--- Assigned task ---
Reproduce, word for word, the passage of the town hall article that opens with the words containing "Snyder said progress" and closes with "decrease in unemployment.".

--- Study text ---
==============================

ESCANABA - Increasing jobs and building a future for children in Michigan was among the main messages conveyed by Gov. Rick Snyder during a town hall meeting at Bay College in Escanaba on Friday.
"The greatest asset in Michigan is the talent in our state," Snyder commented prior to addressing a variety of questions from an audience of more than 200 members of the public.
The governor stressed that Michigan is not good enough and needs to look for a better way to build for the future while also being positive. He called this effort "relentless positive action." There is no blame, no credit - but a common ground solution for all, he explained.
Gov. Rick Snyder addresses an audience of more than 200 people who attended a town hall meeting at Bay College Friday. Behind him are, from left, Sen. Tom Casperson, Bay College West Vice President Patrick Kennedy, and Rep. Ed McBroom. (Daily Press photo by Jenny Lancour)
Snyder said progress is being made and 2011 set the state's foundation for the future.
The Governor praised legislators like Sen. Tom Casperson and Rep. Ed McBroom - who accompanied him Friday - for passing 333 public acts and passing the fastest budget last year, while taking care of a $1.5 billion deficit.
"It was hard work to ask for sacrifice from people," Snyder said. "We are a role model for the rest of the country for being responsible," he added, citing an increase in jobs and a resulting decrease in unemployment.
"Let's focus on two goals - more and better jobs and a future for our kids," Snyder said, asking people to work together as a team for the state's future. "We're here to serve you. We're working harder to give better customer service."
After the meeting, Snyder said the individual person can contribute to relentless positive action by continuing to working together, giving great customer service, and being successful, while also being more proactive and positive.
Snyder also said the state needs to keep an eye on keeping people skilled. Workforce development includes creating talent at colleges, collaborating talent through the private sector, and connecting talent with jobs, he told those in attendance.
Questions fielded by the audience and addressed by the governor included the future of school funding. He said he hopes to increase funding for education but also asks districts to be accountable for student growth.
Speaking on the attorney general's request to hire 1,000 more police officers in the state using a budget surplus, Snyder said his public safety goals are to: increase law enforcement officers in the state; reform the criminal justice system to better coordinate police, court and technology; and prevent crime by focusing on jobs for youth and the unemployed.

==============================

--- Recorded information ---
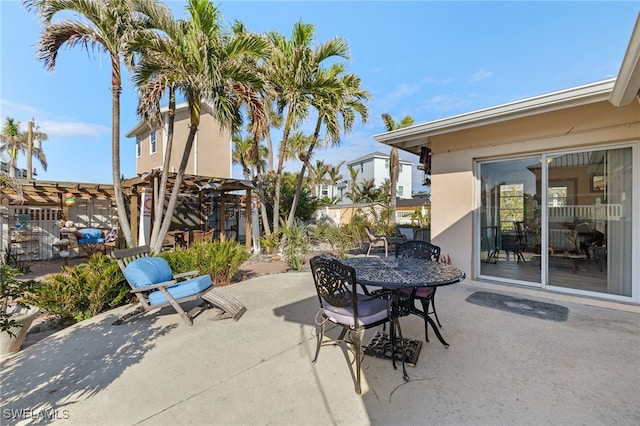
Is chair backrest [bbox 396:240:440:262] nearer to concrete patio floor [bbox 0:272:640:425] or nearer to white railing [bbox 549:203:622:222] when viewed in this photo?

==============================

--- Response to the task ---
Snyder said progress is being made and 2011 set the state's foundation for the future.
The Governor praised legislators like Sen. Tom Casperson and Rep. Ed McBroom - who accompanied him Friday - for passing 333 public acts and passing the fastest budget last year, while taking care of a $1.5 billion deficit.
"It was hard work to ask for sacrifice from people," Snyder said. "We are a role model for the rest of the country for being responsible," he added, citing an increase in jobs and a resulting decrease in unemployment.